### Textauszug:
Eine Grundlage für den Erfolg des Familienunternehmens, das sich in 74 Jahren vom Steinbruch über einen Baggerbetrieb Anfang der 60er Jahre zur Kanal- und Straßenbaufirma in den 70ern zum Spezialtiefbauunternehmen mit beeindruckenden bundesweiten Referenzen und 130 Mitarbeitern entwickelte – darunter die Firmenzentrale der DM-Drogeriemarktkette in Karlsruhe, der UN-Campus in Bonn oder die HafenCity in Hamburg.

Eine Baustelle in Venedig

Ironie der guten Idee: „Wir brauchen schlechte Böden und hohe Grundwasserstände“, beschreibt Gollwitzer sein nasses Geschäftsfeld. „Deshalb haben wir Baugruben in Bremen und Hamburg in innerstädtischen, sensiblen Lagen.“ Und wer gerne im Grundwasser schürft, hat noch feuchtere  Ziele: „Ich möchte in Frankfurt den Boden einer schwierigen Baustelle am alten Güterbahnhof, wo wir von oben Antriebsanker angebracht haben, noch ohne Beton so ertüchtigen, dass er als Grund verwendet werden kann – und eine Baustelle am Markusplatz in Venedig.“

Zu den Mitbewerbern gehören große Konzerne wie die österreichische Strabag. Insgesamt gebe es 60 bis 70 Spezialbaufirmen, davon 10 bis 15 Mittelständler in der Größenordnung Gollwitzers. Doch Qualität spricht sich rum. „Am Anfang bewirbt man sich noch, mittlerweile kommen die Firmen zu uns.“ Gollwitzer sei bei BASF Ludwigshafen genauso gelistet wie bei den Lidl-Märkten. „Durch regionale Partner waren auch schon in fast jedem europäischen Land tätig.“

Gollwitzer Baustelle am Hamburger Elbbrückenzentrum. Foto: Gollwitzer

Mehr Service, weniger Produktion

Trotz des erarbeiteten Renommees sei der Transformationsdruck groß. „Eine Firma unserer Größe leidet unter den Regularien.“ Deshalb müsse man sich mehr in Richtung Service und Dienstleistung entwickeln. Synergien bringt die Kooperation des Schwesterunternehmens Borama Rent GmbH mit dem strategischen Partner Bauer Maschinen in Schrobenhausen, ein Marktführer von Spezialtiefbaugeräten.

### Datenteil:
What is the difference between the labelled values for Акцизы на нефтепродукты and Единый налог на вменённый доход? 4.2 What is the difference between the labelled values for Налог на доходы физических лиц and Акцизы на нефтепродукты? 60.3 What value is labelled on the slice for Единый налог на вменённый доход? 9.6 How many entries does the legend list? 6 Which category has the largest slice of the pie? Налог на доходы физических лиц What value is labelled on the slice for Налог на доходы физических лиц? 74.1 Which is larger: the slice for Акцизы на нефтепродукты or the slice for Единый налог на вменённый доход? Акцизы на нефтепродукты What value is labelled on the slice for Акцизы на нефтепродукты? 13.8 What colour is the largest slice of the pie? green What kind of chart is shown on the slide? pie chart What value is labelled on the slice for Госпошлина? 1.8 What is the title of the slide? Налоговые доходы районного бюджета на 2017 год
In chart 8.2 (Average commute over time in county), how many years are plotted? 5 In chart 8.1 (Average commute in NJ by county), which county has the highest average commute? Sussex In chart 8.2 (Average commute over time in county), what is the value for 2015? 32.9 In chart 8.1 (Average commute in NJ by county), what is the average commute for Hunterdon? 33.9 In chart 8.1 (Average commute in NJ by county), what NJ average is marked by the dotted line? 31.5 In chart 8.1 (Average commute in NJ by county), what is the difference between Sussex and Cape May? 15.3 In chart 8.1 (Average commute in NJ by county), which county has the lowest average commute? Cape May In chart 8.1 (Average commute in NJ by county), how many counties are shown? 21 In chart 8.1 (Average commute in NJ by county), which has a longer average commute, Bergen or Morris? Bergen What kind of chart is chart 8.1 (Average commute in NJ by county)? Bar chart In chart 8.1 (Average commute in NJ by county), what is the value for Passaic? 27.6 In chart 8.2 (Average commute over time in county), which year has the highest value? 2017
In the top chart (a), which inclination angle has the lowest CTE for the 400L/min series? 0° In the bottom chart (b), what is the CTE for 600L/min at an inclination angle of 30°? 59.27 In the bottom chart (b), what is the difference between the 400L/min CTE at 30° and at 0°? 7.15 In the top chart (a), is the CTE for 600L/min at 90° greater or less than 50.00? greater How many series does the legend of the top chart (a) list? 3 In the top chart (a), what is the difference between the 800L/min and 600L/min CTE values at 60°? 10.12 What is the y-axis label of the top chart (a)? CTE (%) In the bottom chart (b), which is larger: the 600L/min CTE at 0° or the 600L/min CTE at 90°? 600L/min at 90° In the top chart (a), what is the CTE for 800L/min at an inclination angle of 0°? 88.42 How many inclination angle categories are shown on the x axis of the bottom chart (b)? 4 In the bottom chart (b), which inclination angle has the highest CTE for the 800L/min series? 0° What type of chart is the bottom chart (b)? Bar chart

### Aufgaben:
- A) Mit welchem strategischen Partner kooperiert das Schwesterunternehmen Borama Rent GmbH laut dem Textauszug?
- B) Gib aus dem Textauszug die Stelle wortgetreu wieder, die mit den Worten „Mehr Service, weniger“ anfängt und mit „Marktführer von Spezialtiefbaugeräten.“ schließt.

### Lösungen:
- A) Mit Bauer Maschinen in Schrobenhausen, einem Marktführer von Spezialtiefbaugeräten.

- B)
Mehr Service, weniger Produktion

Trotz des erarbeiteten Renommees sei der Transformationsdruck groß. „Eine Firma unserer Größe leidet unter den Regularien.“ Deshalb müsse man sich mehr in Richtung Service und Dienstleistung entwickeln. Synergien bringt die Kooperation des Schwesterunternehmens Borama Rent GmbH mit dem strategischen Partner Bauer Maschinen in Schrobenhausen, ein Marktführer von Spezialtiefbaugeräten.